## Exercise instructions
a - From the article below on US military options against North Korea, write out the part that opens with the words containing "It comes amid" and closes with "territory of Guam.", word for word.
b - In the North Korea article below, shorten the paragraph beginning "Joseph Dunford said" while keeping its main facts.

## Passage shown
───

North Korea: America is preparing military options in case sanctions fail, says most senior US general

Joint Chief of Staffs chairman says US ready to use 'full range' of military capabilities to defend itself against Pyongyang

Chris Baynes
Monday 14 August 2017 11:28 BST
South Korean army soldiers walk by a mock Scud-B missile of North Korea
South Korean army soldiers walk by a mock Scud-B missile of North Korea (AP)

America is preparing military options in case sanctions imposed on North Korea fail, the most senior general in the US armed forces has warned.

Joseph Dunford said a "full range" of contingency plans had been drawn up in case diplomatic and economic sanctions did not deter Pyongyang's development of nuclear weapons.

The Joint Chiefs of Staff chairman told South Korean President Moon Jae-in of the preparations during a 50-minute meeting on Monday, according to a US military spokesman.

It comes amid heightened tensions over fears Pyongyang is close to achieving its goal of putting mainland US within range of a nuclear weapon.

The two nations exchanged military threats last week, with North Korea warning it has developed a plan to strike the US Pacific territory of Guam.

───

## Raw data
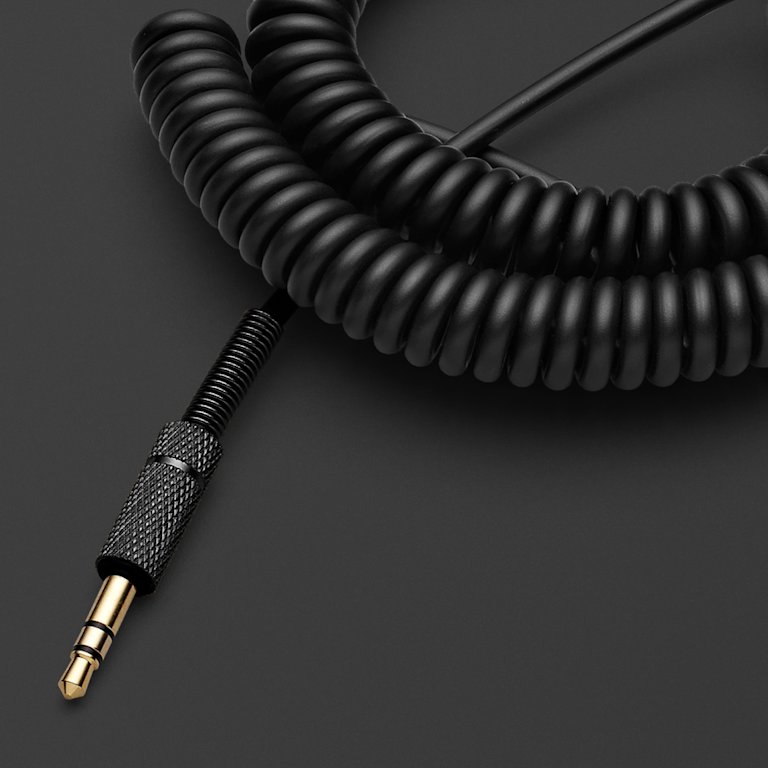 A Marshall Speaker Audio Cable Pitch Black on a black surface.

───

## Answer list
a -
It comes amid heightened tensions over fears Pyongyang is close to achieving its goal of putting mainland US within range of a nuclear weapon.

The two nations exchanged military threats last week, with North Korea warning it has developed a plan to strike the US Pacific territory of Guam.

b - Joseph Dunford said a "full range" of contingency plans had been prepared in case diplomatic and economic sanctions failed to deter Pyongyang's nuclear weapons development.